Job | Could you present the records below, from the line containing "What is the farthest-to-nearest ordering of" through the end of the records (both included), as a Markdown table with the columns Row and Line, numbering each row and skipping blank lines?

-- Start Dataset rows --

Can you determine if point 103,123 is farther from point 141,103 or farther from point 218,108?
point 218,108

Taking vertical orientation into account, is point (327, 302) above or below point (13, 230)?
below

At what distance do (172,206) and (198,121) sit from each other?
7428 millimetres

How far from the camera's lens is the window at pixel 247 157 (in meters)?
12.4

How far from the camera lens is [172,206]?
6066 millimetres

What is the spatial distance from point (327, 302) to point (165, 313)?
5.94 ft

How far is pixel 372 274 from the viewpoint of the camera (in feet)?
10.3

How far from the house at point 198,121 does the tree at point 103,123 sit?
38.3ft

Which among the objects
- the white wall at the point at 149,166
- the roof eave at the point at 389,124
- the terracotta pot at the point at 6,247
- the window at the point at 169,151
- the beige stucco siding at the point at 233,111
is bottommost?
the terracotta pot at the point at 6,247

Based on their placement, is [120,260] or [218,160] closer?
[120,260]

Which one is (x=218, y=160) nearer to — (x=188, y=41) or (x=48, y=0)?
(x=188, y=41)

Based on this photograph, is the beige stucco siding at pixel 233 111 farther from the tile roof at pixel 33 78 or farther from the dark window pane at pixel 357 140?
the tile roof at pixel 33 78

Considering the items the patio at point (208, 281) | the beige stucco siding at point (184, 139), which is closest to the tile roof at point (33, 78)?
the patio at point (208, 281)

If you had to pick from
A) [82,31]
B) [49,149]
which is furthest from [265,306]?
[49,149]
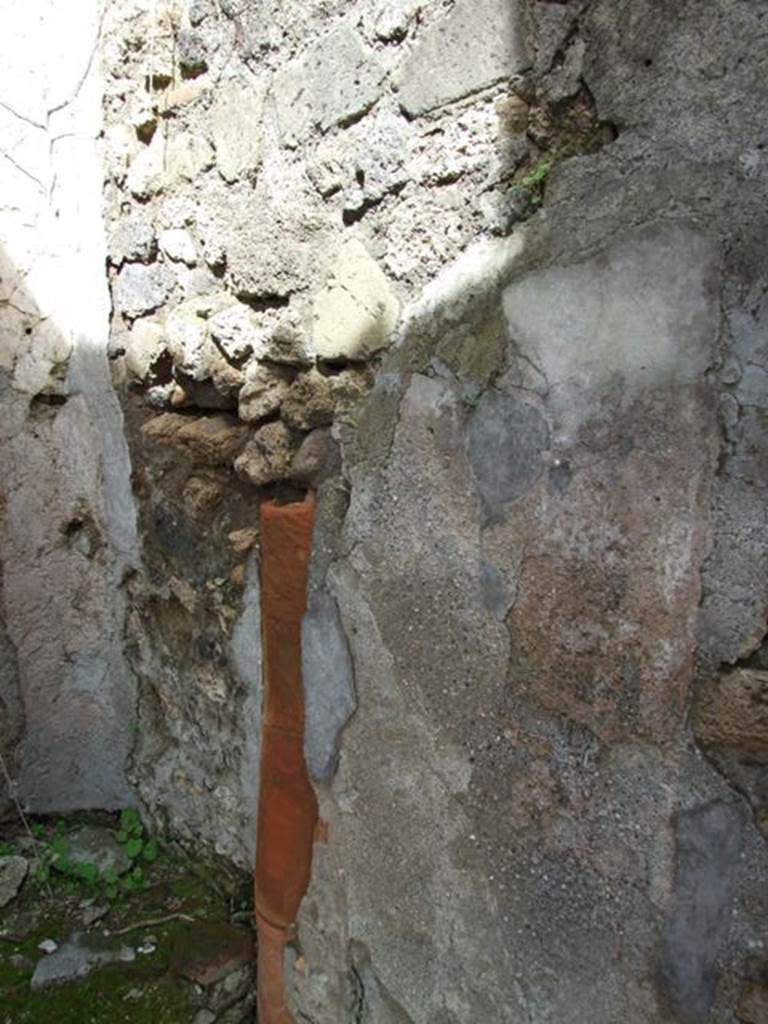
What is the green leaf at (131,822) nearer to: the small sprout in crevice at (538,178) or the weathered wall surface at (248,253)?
the weathered wall surface at (248,253)

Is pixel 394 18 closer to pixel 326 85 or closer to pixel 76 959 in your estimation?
pixel 326 85

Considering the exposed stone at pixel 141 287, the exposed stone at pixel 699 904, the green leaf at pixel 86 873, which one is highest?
the exposed stone at pixel 141 287

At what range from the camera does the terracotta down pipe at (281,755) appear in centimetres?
134

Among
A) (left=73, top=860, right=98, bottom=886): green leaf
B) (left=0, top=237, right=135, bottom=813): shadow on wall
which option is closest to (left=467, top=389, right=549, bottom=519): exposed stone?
(left=0, top=237, right=135, bottom=813): shadow on wall

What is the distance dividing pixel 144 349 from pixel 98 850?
1145 millimetres

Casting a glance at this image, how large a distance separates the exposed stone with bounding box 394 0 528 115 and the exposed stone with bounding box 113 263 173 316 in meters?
0.68

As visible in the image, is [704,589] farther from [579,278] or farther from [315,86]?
[315,86]

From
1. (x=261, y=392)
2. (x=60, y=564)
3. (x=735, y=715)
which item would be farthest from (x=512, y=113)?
(x=60, y=564)

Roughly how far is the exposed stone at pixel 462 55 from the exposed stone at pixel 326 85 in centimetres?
7

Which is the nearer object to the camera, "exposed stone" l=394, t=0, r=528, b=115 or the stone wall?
the stone wall

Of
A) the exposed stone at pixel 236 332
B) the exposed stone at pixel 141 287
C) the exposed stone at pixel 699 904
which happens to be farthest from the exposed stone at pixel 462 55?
the exposed stone at pixel 699 904

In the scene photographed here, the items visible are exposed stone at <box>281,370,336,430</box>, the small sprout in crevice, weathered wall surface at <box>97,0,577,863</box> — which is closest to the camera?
the small sprout in crevice

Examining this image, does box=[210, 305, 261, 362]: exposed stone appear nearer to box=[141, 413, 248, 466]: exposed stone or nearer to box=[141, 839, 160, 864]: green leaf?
box=[141, 413, 248, 466]: exposed stone

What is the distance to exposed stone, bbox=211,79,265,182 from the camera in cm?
132
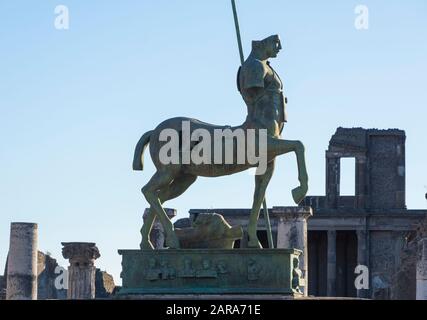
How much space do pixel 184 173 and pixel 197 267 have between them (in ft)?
4.18

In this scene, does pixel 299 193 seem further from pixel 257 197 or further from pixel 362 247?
pixel 362 247

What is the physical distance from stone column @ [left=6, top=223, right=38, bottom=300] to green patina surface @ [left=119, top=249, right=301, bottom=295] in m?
19.0

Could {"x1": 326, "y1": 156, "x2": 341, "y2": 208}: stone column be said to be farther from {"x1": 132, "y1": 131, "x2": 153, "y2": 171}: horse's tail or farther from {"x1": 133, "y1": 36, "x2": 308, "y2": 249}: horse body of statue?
{"x1": 133, "y1": 36, "x2": 308, "y2": 249}: horse body of statue

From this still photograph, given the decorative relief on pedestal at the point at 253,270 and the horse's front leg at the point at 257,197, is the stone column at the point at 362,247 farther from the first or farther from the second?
the decorative relief on pedestal at the point at 253,270

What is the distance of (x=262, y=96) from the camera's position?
62.9 ft

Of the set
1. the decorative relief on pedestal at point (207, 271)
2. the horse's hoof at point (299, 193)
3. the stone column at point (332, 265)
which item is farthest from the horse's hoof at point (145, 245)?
the stone column at point (332, 265)

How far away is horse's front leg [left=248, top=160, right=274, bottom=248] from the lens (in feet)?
62.7

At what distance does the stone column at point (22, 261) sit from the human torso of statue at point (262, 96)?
19329 mm

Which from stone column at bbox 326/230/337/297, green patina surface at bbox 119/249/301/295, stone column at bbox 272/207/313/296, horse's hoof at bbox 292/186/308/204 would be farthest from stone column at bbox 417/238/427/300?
stone column at bbox 326/230/337/297

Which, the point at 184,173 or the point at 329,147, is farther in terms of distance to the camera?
the point at 329,147

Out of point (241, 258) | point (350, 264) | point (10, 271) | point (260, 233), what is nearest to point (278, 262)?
point (241, 258)

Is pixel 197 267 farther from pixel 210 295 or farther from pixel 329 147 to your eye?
pixel 329 147

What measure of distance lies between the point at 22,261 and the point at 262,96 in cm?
1998
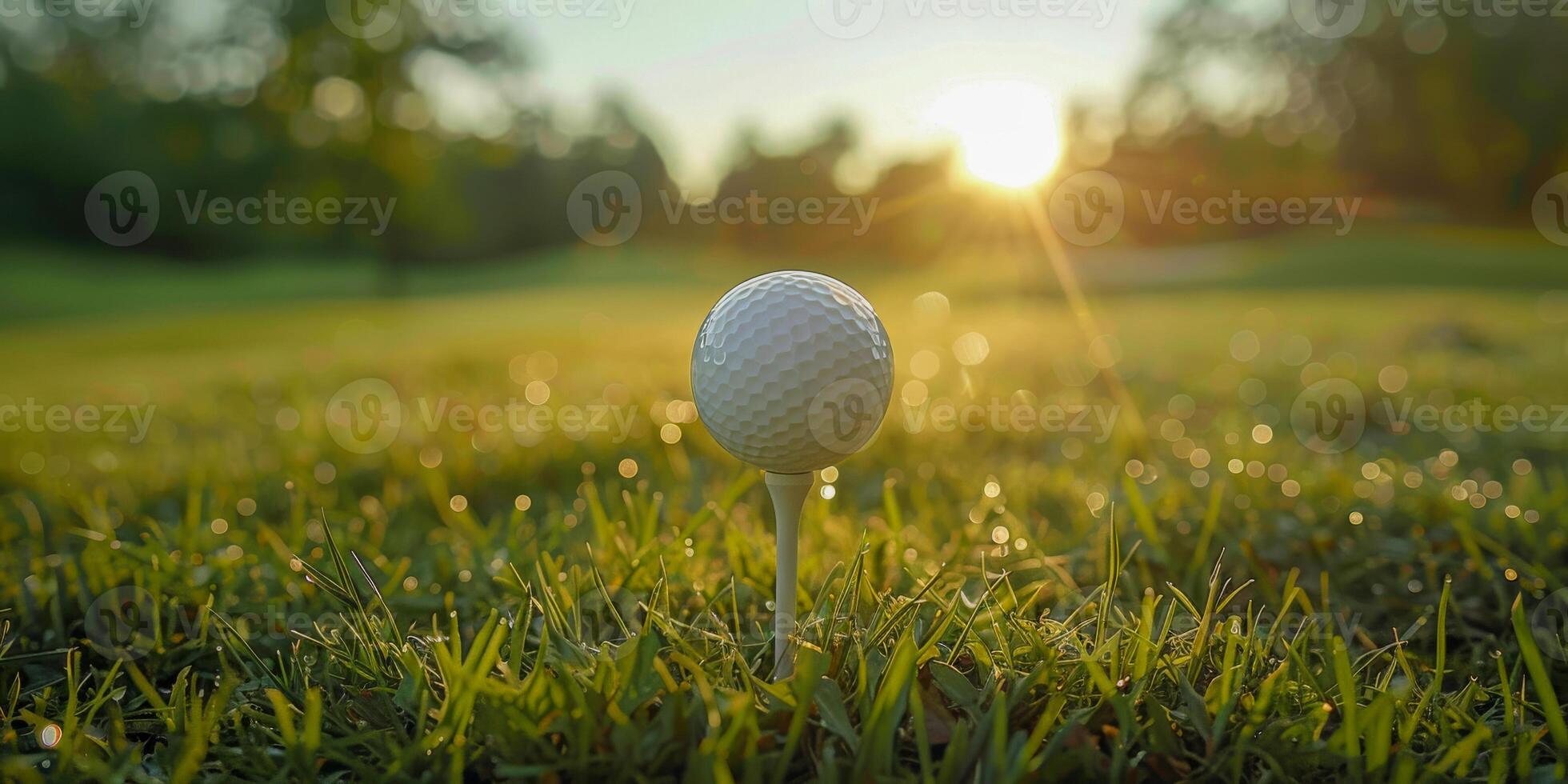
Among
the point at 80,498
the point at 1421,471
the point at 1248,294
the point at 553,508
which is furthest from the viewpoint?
the point at 1248,294

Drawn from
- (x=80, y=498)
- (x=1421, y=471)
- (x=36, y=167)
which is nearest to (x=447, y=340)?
(x=80, y=498)

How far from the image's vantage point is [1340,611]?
7.45 feet

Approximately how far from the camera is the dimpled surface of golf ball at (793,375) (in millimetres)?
1572

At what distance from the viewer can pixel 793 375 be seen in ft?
5.15

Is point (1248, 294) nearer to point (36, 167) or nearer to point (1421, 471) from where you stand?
point (1421, 471)

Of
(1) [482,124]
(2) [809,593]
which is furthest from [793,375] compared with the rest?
(1) [482,124]

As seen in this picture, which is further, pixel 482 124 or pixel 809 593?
pixel 482 124

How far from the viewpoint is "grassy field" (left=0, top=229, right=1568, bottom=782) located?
1439mm

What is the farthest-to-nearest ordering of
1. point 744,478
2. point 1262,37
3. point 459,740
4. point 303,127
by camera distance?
point 1262,37 < point 303,127 < point 744,478 < point 459,740

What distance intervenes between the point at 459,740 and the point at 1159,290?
1965 centimetres

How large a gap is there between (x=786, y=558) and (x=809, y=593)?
462 mm

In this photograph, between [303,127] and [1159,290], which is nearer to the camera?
[1159,290]

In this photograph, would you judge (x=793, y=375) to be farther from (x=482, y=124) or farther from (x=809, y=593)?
(x=482, y=124)

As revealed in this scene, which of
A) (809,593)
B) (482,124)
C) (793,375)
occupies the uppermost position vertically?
(482,124)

-- End Dataset rows --

Correct output |
| Row | Line |
|---|---|
| 1 | What is the farthest-to-nearest ordering of |
| 2 | 1. point 744,478 |
| 3 | 2. point 1262,37 |
| 4 | 3. point 459,740 |
| 5 | 4. point 303,127 |
| 6 | by camera distance? |
| 7 | point 1262,37 < point 303,127 < point 744,478 < point 459,740 |
| 8 | What distance intervenes between the point at 459,740 and the point at 1159,290? |
| 9 | 1965 centimetres |
| 10 | How large a gap is there between (x=786, y=558) and (x=809, y=593)? |
| 11 | 462 mm |
| 12 | In this photograph, between [303,127] and [1159,290], which is nearer to the camera? |
| 13 | [1159,290] |
| 14 | In this photograph, would you judge (x=793, y=375) to be farther from (x=482, y=124) or farther from (x=809, y=593)? |
| 15 | (x=482, y=124) |
| 16 | As revealed in this scene, which of |
| 17 | A) (809,593) |
| 18 | B) (482,124) |
| 19 | C) (793,375) |
| 20 | occupies the uppermost position vertically? |
| 21 | (482,124) |